REQUIRED WORK:
Write out the whole listing, matching it exactly.

LISTING:
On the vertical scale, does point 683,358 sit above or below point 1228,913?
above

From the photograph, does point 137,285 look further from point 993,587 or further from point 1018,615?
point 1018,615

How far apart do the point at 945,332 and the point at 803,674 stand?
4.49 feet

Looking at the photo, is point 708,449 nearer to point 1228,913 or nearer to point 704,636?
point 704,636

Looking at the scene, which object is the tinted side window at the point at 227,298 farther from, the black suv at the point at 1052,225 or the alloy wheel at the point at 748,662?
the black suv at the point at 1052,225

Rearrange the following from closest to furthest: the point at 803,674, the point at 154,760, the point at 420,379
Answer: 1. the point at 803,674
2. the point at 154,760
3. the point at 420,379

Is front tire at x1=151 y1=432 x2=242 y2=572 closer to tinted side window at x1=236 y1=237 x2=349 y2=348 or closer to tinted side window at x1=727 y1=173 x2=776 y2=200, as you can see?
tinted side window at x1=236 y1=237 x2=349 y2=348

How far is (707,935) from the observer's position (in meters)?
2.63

CORRECT OUTPUT:
On the vertical scale, does point 683,358 sit above or below point 1228,913?
above

From the photograph, does point 137,285 look further from point 993,587 or further from point 1018,615?
point 1018,615

How far apart do the point at 945,332 and the point at 803,674 stand?
4.49 feet

Looking at the photo, is point 708,449 nearer to point 1228,913 or nearer to point 704,636?
point 704,636

Looking at the scene, which object is the tinted side window at the point at 227,298 farther from, the black suv at the point at 1052,225 or the alloy wheel at the point at 748,662?
the black suv at the point at 1052,225

Rearrange the following from closest to furthest: the point at 803,674, the point at 154,760, the point at 420,379
Answer: 1. the point at 803,674
2. the point at 154,760
3. the point at 420,379

Is front tire at x1=151 y1=432 x2=242 y2=572 closer to tinted side window at x1=236 y1=237 x2=349 y2=348 or closer to tinted side window at x1=727 y1=173 x2=776 y2=200, as you can see?
tinted side window at x1=236 y1=237 x2=349 y2=348

How far is (707,935) from the observer's position (in meters)?
2.63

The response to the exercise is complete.